SUPPLIED ENTRIES —
*** Begin section ***
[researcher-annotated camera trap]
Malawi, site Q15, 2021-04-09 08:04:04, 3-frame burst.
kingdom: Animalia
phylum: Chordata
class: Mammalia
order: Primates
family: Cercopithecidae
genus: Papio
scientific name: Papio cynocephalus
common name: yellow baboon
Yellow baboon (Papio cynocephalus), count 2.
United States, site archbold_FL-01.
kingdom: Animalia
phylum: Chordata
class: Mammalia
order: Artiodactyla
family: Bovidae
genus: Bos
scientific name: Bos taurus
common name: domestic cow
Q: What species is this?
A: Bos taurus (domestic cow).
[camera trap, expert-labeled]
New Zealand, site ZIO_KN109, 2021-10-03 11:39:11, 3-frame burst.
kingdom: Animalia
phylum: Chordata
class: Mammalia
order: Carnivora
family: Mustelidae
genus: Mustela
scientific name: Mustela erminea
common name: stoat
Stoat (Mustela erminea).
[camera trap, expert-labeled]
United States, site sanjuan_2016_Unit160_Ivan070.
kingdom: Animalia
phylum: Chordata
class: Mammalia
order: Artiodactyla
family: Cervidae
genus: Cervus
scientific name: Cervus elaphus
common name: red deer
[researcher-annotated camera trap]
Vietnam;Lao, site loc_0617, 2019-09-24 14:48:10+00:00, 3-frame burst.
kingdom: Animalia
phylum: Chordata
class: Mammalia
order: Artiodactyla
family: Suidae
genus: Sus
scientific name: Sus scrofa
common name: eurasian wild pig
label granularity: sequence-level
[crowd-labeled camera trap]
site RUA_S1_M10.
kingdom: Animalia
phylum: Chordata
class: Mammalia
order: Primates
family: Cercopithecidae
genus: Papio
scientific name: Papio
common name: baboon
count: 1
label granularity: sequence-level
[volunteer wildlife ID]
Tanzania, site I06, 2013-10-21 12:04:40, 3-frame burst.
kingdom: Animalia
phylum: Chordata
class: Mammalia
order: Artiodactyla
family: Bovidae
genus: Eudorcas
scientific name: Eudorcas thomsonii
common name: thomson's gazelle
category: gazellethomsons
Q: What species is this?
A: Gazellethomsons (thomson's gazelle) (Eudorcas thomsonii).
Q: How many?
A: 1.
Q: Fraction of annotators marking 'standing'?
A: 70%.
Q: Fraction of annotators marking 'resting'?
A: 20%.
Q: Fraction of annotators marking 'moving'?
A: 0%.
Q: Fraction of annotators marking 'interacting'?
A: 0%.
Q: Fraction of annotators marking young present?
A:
*** End section ***
PROBLEM DESCRIPTION — Take the entries above and transcribe them exactly.

ANSWER SECTION —
[researcher-annotated camera trap]
Malawi, site Q15, 2021-04-09 08:04:04, 3-frame burst.
kingdom: Animalia
phylum: Chordata
class: Mammalia
order: Primates
family: Cercopithecidae
genus: Papio
scientific name: Papio cynocephalus
common name: yellow baboon
Yellow baboon (Papio cynocephalus), count 2.
United States, site archbold_FL-01.
kingdom: Animalia
phylum: Chordata
class: Mammalia
order: Artiodactyla
family: Bovidae
genus: Bos
scientific name: Bos taurus
common name: domestic cow
Q: What species is this?
A: Bos taurus (domestic cow).
[camera trap, expert-labeled]
New Zealand, site ZIO_KN109, 2021-10-03 11:39:11, 3-frame burst.
kingdom: Animalia
phylum: Chordata
class: Mammalia
order: Carnivora
family: Mustelidae
genus: Mustela
scientific name: Mustela erminea
common name: stoat
Stoat (Mustela erminea).
[camera trap, expert-labeled]
United States, site sanjuan_2016_Unit160_Ivan070.
kingdom: Animalia
phylum: Chordata
class: Mammalia
order: Artiodactyla
family: Cervidae
genus: Cervus
scientific name: Cervus elaphus
common name: red deer
[researcher-annotated camera trap]
Vietnam;Lao, site loc_0617, 2019-09-24 14:48:10+00:00, 3-frame burst.
kingdom: Animalia
phylum: Chordata
class: Mammalia
order: Artiodactyla
family: Suidae
genus: Sus
scientific name: Sus scrofa
common name: eurasian wild pig
label granularity: sequence-level
[crowd-labeled camera trap]
site RUA_S1_M10.
kingdom: Animalia
phylum: Chordata
class: Mammalia
order: Primates
family: Cercopithecidae
genus: Papio
scientific name: Papio
common name: baboon
count: 1
label granularity: sequence-level
[volunteer wildlife ID]
Tanzania, site I06, 2013-10-21 12:04:40, 3-frame burst.
kingdom: Animalia
phylum: Chordata
class: Mammalia
order: Artiodactyla
family: Bovidae
genus: Eudorcas
scientific name: Eudorcas thomsonii
common name: thomson's gazelle
category: gazellethomsons
Q: What species is this?
A: Gazellethomsons (thomson's gazelle) (Eudorcas thomsonii).
Q: How many?
A: 1.
Q: Fraction of annotators marking 'standing'?
A: 70%.
Q: Fraction of annotators marking 'resting'?
A: 20%.
Q: Fraction of annotators marking 'moving'?
A: 0%.
Q: Fraction of annotators marking 'interacting'?
A: 0%.
Q: Fraction of annotators marking young present?
A:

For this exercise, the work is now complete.